What is our story? A short answer is that most of us are products of our culture and our apathetic nature as animals, only ever wanting to take the easiest path.  A longer answer though is a look into the American spirit.  The saying 'you are what you eat' could not be more fitting.  The local food movements are getting away from the mechanization of our diets and factory system of devalued people and product, and is stretching it self to the other end of the scale to the hard meaningful labor we all know to be who we are and what we stand for.  We are not just a price tag or a source of income for some multinational corporation. We live locally, we eat at local restaurants, we even have the majority of our friends locally. The mass production of food, paid for by subsidies, distributed, devalued and dangerously easy to ignore are the subconscious projections of our own inability to tell people what we really want vs. what we need.  There is a separation of our inherent morals and our manufactured desires created by ad agencies.
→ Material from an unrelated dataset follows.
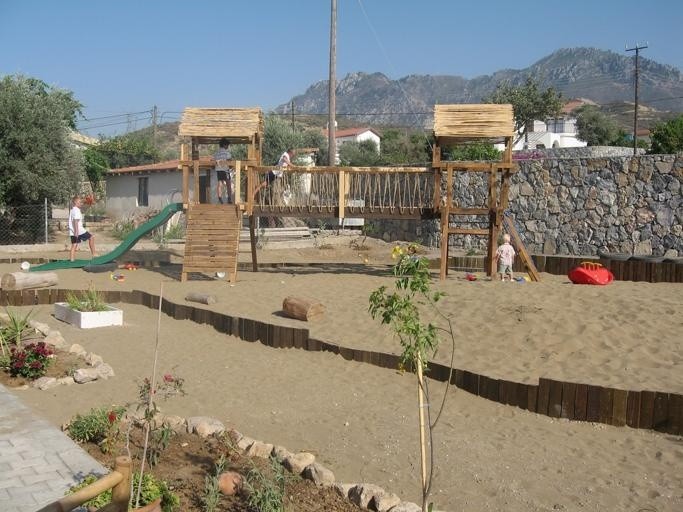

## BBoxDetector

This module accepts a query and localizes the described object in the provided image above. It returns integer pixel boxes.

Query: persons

How did we get so detached from our food? Realistically, no one wants to be told what to do.  This was set forth by the founding fathers of the United States.  It doesn't matter your political persuasion, everyone likes the option of choice over the lack thereof.  Why is it so often that we let fast-food joints tell us what we want to eat? And why would we not question what it is that we truly need vs want? It was only a generation ago, my fathers generation that had pigs behind their barn and house as well as chickens, rows of fruits and vegetables, and more often than not a plethora of canned foods to last multiple families through the winters.  Today, I often peer into the refrigerators of the world and see only the disposable temporary unrealistic notions of what food is thought to be.  Steak does not look like a cow.  Green peas do not grow in a can.  Corn syrup is man made.  We became detached from our food by just a few lies and it happens to be unrealistic that we subject ourselves to it all.  It is easier to be ignorant than it is to engage ourselves. 

Local food means local, not a factory farm.  We are talking about raising chickens for eggs and ultimately maybe some soup and dinner at the end of a very fruitful life, right? Why is it that city councils can tell you that you have to be unconnected from your food? This is the first time in all history that we are not allowed to know where our food comes from.  So if we are not allowed to know where our food comes from, how can we expect to know what our food truly is? Does anyone truly know what they eat anymore? I am positive that the average consumer could not imagine what is put into their food and by default into their bodies.